- Exercices à faire:
a) Recopiez fidèlement le passage de l’extrait sur l’informatique et l’incertitude qui commence par « L’intelligence artificielle connaît » et se poursuit jusqu’à « du cerveau humain. ».
b) Dans l’extrait sur l’informatique et l’incertitude, quelles sont les quatre structures de base de la programmation considérées comme la base à acquérir ?

Il semble que l’on puisse parler de paradoxe : d’un côté enseigner des certitudes, de l’autre accepter l’incertain, l’inattendu, l’imprévu. C’est ce que vient de nous rappeler cette année 2020. Longtemps, l’informatique a été un symbole de certitude, de rationalité, d’infaillibilité. Et pourtant de nombreux problèmes (bogues, bugs, failles, portes dérobées…) ont progressivement fait émerger le doute concernant cette fameuse fiabilité présumée. La rationalité est volontiers rapprochée de l’informatique considérée comme rigoureuse. Certains y ont même vu, à une époque, le langage informatique et la programmation structurée comme le nouveau latin, porteur de la fabrication d’une pensée sérieuse et rigoureuse. C’était bien sûr ne voir que la partie émergée de l’iceberg, la plus valorisée, car derrière cette façade, il y avait de nombreuses fragilités. La première de celles-ci est bien d’abord humaine : celui qui conçoit ces machines et ces logiciels reste un humain « incertain ».
Programmation et incertitude
Lorsque l’informatique a commencé à s’imposer dans les lycées professionnels et techniques (les années 70 – 80), la programmation était enseignée (Basic pour les tertiaires en particulier). Les quatre structures de bases, séquentielle, itérative, alternative et récursive étaient considérées comme la base à acquérir pour maîtriser ces machines. Certes, la récursivité était réservée à certains langages et restait assez complexe à maîtriser, mais elle faisait partie des fondamentaux. Et surtout, il nous apparaissait alors qu’il était possible de faire une analogie entre ces quatre structures et le fonctionnement du cerveau. Ainsi, la rationalité informatique par analogie rejoignait la rationalité humaine, croyait-on, affaire de certitude, bien sûr.
L’intelligence artificielle connaît dans les années 1980 un intérêt particulier et déjà assez médiatisé. Le Perceptron, de Rosenblatt, actualisé et popularisé par S Papert et surtout Marvin Minsky ouvrait des possibles pour aller plus loin, tout comme le fameux langage Prolog créé par Alain Colmerauer. La programmation déclarative (Prolog) rapprochait le langage naturel de l’ordinateur, celui-ci devenant une de cerveau digérant les propositions de l’utilisateur et les structurants (logique des prédicats). Là encore il s’agissait de tenter de trouver des fonctionnements qui se rapprocheraient de celui du cerveau humain.

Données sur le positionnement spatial

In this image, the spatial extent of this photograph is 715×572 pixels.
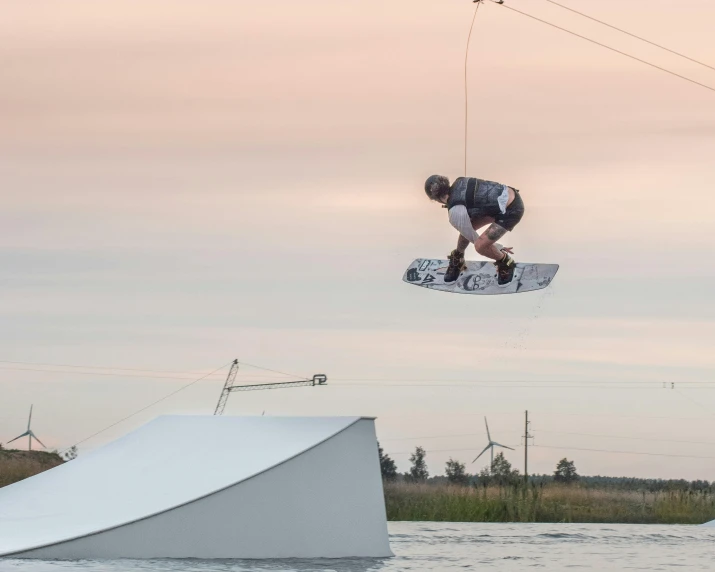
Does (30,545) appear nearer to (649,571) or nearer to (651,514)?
(649,571)

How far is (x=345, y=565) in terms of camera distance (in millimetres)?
20375

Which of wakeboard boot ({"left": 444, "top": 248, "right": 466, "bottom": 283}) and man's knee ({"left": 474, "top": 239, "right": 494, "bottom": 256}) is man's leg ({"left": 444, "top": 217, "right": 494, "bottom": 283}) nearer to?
wakeboard boot ({"left": 444, "top": 248, "right": 466, "bottom": 283})

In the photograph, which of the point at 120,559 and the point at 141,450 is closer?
the point at 120,559

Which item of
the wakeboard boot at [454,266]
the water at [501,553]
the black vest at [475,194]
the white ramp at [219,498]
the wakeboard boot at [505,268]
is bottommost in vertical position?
the water at [501,553]

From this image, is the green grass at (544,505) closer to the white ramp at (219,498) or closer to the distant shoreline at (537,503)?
the distant shoreline at (537,503)

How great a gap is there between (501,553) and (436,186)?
8588mm

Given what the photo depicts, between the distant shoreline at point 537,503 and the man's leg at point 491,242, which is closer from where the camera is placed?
the man's leg at point 491,242

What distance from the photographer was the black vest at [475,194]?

- Réponses ci-dessous:
a)
L’intelligence artificielle connaît dans les années 1980 un intérêt particulier et déjà assez médiatisé. Le Perceptron, de Rosenblatt, actualisé et popularisé par S Papert et surtout Marvin Minsky ouvrait des possibles pour aller plus loin, tout comme le fameux langage Prolog créé par Alain Colmerauer. La programmation déclarative (Prolog) rapprochait le langage naturel de l’ordinateur, celui-ci devenant une de cerveau digérant les propositions de l’utilisateur et les structurants (logique des prédicats). Là encore il s’agissait de tenter de trouver des fonctionnements qui se rapprocheraient de celui du cerveau humain.

b) Les structures séquentielle, itérative, alternative et récursive.